In this exercise, every entry below is to be reproduced word for word.

▶ **Recorded information**:
------------------------------------------------------------
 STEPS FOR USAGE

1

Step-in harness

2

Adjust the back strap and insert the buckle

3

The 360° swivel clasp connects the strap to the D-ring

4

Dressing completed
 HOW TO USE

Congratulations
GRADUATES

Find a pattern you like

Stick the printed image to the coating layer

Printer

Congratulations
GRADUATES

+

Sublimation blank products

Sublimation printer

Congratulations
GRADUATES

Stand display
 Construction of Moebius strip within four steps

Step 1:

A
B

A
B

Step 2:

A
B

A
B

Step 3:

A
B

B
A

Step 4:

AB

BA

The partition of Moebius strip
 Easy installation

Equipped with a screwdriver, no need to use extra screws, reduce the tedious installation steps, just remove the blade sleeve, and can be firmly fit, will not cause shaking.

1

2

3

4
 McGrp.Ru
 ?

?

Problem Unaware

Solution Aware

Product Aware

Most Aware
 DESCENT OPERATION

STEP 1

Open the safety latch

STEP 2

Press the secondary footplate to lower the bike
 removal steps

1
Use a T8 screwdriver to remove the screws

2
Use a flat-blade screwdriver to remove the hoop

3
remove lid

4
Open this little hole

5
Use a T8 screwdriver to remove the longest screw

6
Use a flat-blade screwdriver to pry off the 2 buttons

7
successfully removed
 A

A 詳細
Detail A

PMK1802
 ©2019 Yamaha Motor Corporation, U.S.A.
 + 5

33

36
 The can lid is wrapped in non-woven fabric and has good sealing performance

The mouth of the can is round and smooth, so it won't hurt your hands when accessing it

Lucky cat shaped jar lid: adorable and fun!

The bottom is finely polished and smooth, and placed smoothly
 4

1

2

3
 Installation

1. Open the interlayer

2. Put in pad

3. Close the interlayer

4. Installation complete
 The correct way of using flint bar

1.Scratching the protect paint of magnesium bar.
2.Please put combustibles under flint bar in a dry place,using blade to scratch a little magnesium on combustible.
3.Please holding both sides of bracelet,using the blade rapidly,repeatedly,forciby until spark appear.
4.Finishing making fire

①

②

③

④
------------------------------------------------------------
▶ **Exercise solution**:
 STEPS FOR USAGE

1

Step-in harness

2

Adjust the back strap and insert the buckle

3

The 360° swivel clasp connects the strap to the D-ring

4

Dressing completed
 HOW TO USE

Congratulations
GRADUATES

Find a pattern you like

Stick the printed image to the coating layer

Printer

Congratulations
GRADUATES

+

Sublimation blank products

Sublimation printer

Congratulations
GRADUATES

Stand display
 Construction of Moebius strip within four steps

Step 1:

A
B

A
B

Step 2:

A
B

A
B

Step 3:

A
B

B
A

Step 4:

AB

BA

The partition of Moebius strip
 Easy installation

Equipped with a screwdriver, no need to use extra screws, reduce the tedious installation steps, just remove the blade sleeve, and can be firmly fit, will not cause shaking.

1

2

3

4
 McGrp.Ru
 ?

?

Problem Unaware

Solution Aware

Product Aware

Most Aware
 DESCENT OPERATION

STEP 1

Open the safety latch

STEP 2

Press the secondary footplate to lower the bike
 removal steps

1
Use a T8 screwdriver to remove the screws

2
Use a flat-blade screwdriver to remove the hoop

3
remove lid

4
Open this little hole

5
Use a T8 screwdriver to remove the longest screw

6
Use a flat-blade screwdriver to pry off the 2 buttons

7
successfully removed
 A

A 詳細
Detail A

PMK1802
 ©2019 Yamaha Motor Corporation, U.S.A.
 + 5

33

36
 The can lid is wrapped in non-woven fabric and has good sealing performance

The mouth of the can is round and smooth, so it won't hurt your hands when accessing it

Lucky cat shaped jar lid: adorable and fun!

The bottom is finely polished and smooth, and placed smoothly
 4

1

2

3
 Installation

1. Open the interlayer

2. Put in pad

3. Close the interlayer

4. Installation complete
 The correct way of using flint bar

1.Scratching the protect paint of magnesium bar.
2.Please put combustibles under flint bar in a dry place,using blade to scratch a little magnesium on combustible.
3.Please holding both sides of bracelet,using the blade rapidly,repeatedly,forciby until spark appear.
4.Finishing making fire

①

②

③

④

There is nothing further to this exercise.